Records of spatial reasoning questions

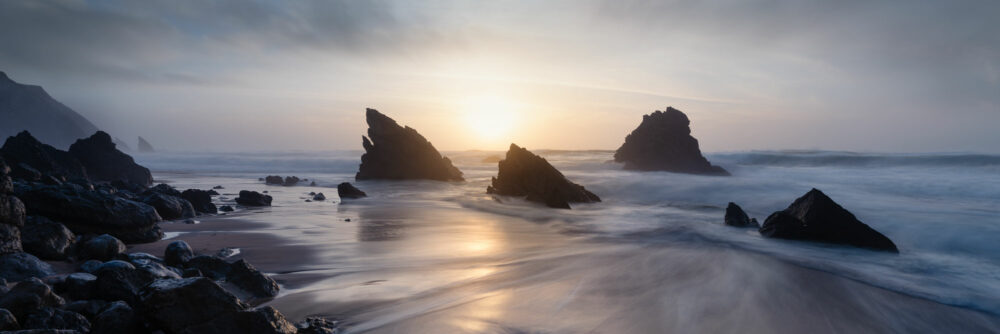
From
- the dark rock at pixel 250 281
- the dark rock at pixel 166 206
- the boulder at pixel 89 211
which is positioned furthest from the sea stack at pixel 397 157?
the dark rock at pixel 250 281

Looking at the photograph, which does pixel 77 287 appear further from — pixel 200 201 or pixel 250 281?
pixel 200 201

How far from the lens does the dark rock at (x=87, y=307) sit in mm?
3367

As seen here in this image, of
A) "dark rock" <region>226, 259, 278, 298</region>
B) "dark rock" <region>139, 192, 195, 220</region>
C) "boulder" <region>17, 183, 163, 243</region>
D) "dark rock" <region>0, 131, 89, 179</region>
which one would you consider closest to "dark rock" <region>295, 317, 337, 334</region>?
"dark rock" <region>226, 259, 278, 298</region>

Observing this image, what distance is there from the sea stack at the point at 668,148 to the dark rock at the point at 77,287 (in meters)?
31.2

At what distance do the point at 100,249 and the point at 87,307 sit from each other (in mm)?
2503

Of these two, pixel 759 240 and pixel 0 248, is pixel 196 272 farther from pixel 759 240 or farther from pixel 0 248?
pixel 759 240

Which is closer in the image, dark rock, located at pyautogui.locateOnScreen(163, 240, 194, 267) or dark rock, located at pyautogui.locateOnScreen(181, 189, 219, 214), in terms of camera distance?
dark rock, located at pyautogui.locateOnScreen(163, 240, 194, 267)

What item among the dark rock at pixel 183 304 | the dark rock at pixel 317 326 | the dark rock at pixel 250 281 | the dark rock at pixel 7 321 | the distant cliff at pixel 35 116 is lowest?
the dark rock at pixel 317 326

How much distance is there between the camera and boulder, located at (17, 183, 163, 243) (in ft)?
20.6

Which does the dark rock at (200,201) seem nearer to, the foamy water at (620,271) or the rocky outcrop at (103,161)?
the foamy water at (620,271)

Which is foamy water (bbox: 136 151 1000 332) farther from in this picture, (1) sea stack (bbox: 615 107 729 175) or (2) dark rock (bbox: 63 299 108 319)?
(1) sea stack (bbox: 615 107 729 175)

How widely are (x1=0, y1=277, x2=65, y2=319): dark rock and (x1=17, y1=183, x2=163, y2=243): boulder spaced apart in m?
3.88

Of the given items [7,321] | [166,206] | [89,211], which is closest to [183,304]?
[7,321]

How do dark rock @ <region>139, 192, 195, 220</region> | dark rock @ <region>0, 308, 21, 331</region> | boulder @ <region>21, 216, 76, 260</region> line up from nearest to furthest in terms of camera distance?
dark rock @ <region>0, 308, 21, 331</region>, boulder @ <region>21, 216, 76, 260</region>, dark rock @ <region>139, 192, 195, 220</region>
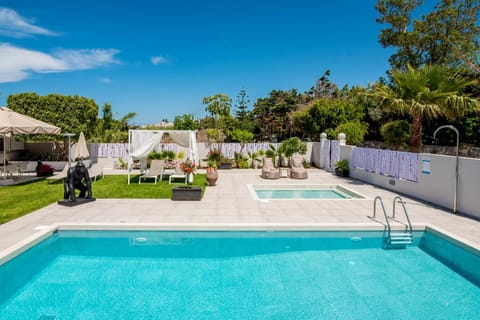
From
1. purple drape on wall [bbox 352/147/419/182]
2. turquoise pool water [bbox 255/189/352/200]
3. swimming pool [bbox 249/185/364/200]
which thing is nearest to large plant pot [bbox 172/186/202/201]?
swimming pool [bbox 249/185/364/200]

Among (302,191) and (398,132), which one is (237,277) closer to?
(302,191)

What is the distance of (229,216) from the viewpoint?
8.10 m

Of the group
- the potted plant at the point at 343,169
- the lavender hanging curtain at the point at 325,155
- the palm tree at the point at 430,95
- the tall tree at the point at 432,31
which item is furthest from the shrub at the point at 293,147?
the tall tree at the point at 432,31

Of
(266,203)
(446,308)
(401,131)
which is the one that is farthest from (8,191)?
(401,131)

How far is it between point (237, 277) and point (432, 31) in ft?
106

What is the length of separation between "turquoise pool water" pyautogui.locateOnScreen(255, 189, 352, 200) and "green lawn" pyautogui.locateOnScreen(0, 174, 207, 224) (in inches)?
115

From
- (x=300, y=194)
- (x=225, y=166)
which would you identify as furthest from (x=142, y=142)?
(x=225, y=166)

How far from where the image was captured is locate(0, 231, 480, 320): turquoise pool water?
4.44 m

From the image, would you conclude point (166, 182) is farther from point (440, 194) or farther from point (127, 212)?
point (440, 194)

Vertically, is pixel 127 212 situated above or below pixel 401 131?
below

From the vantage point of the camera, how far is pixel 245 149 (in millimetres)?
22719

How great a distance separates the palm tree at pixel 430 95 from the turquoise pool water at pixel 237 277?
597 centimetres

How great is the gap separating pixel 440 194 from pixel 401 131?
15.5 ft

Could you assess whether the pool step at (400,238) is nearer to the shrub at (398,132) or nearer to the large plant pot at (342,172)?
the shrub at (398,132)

==

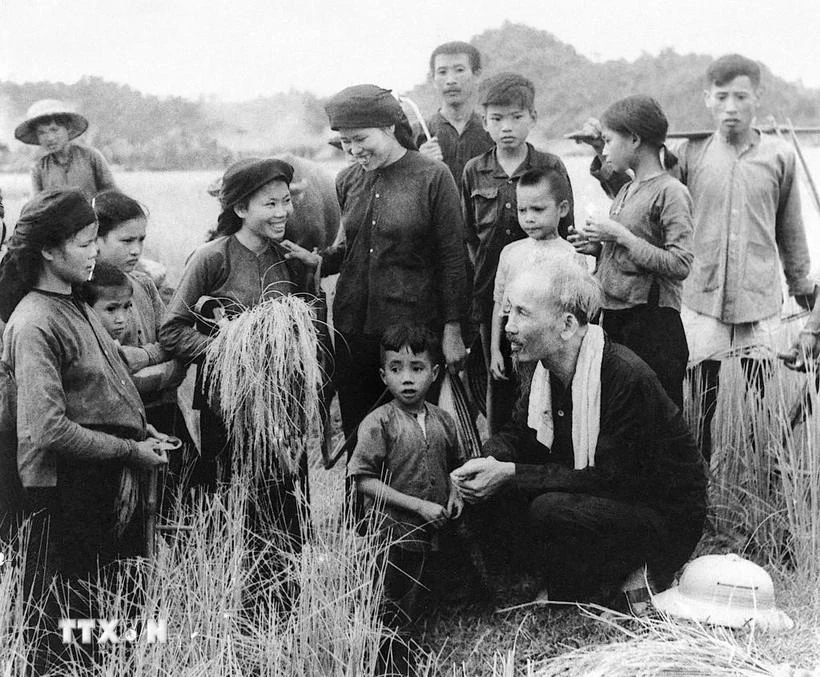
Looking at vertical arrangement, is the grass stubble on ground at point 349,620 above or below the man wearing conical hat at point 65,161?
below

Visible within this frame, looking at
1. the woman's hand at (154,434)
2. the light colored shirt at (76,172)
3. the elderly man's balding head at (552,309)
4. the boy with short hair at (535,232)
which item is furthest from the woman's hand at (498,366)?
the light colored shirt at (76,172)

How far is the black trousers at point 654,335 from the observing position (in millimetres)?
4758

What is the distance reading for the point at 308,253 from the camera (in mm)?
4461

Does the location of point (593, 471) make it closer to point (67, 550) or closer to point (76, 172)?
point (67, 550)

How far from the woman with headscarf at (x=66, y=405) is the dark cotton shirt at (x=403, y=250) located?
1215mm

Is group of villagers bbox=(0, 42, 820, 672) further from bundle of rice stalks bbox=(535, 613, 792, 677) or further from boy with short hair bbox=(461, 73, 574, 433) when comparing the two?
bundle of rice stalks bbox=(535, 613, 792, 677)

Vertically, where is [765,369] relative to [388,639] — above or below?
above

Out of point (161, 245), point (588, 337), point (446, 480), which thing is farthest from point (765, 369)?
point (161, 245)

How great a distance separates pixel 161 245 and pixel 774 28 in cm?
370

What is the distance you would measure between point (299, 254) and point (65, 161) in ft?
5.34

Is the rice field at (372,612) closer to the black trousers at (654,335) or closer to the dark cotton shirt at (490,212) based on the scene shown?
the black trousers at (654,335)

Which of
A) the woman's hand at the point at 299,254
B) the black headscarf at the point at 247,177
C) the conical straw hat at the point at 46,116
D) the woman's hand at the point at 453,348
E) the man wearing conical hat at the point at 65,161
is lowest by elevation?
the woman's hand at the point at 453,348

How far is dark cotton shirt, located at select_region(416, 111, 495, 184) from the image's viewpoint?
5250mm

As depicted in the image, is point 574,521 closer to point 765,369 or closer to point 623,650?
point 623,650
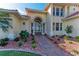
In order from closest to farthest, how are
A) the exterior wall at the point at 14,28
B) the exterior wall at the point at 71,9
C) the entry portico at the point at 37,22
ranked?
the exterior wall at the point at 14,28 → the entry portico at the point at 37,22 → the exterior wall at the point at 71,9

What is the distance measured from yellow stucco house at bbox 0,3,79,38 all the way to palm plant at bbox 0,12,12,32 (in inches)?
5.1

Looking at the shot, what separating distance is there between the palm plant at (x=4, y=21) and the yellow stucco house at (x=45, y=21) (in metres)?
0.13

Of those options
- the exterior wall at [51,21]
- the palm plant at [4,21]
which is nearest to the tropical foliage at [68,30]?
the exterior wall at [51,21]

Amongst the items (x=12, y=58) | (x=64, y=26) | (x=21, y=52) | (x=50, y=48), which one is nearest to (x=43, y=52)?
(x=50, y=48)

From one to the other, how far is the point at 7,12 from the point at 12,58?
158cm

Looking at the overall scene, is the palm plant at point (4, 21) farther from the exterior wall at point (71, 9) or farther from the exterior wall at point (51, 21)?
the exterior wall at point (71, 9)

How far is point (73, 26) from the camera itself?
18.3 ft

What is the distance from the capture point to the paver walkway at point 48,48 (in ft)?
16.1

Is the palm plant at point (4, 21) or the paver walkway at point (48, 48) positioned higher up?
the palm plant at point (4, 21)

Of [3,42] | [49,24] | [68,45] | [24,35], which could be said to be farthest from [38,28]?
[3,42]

==

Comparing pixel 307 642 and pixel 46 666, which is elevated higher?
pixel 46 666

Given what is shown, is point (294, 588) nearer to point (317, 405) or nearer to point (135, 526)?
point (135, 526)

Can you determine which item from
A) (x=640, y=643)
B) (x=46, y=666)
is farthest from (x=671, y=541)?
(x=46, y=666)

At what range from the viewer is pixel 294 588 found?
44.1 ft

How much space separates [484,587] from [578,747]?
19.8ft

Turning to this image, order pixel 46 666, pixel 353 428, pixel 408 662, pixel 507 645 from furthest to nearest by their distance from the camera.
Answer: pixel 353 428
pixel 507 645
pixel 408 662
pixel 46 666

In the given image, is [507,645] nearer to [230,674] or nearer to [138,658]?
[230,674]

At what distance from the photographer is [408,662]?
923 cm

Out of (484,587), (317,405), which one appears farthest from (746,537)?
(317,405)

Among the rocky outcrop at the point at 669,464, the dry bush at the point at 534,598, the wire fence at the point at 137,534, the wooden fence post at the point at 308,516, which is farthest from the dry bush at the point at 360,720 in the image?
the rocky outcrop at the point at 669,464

STATED TASK
Return every line of the data above that contains the string "portico".

FINISHED ANSWER
C) the entry portico at the point at 37,22
the exterior wall at the point at 14,28 → the entry portico at the point at 37,22 → the exterior wall at the point at 71,9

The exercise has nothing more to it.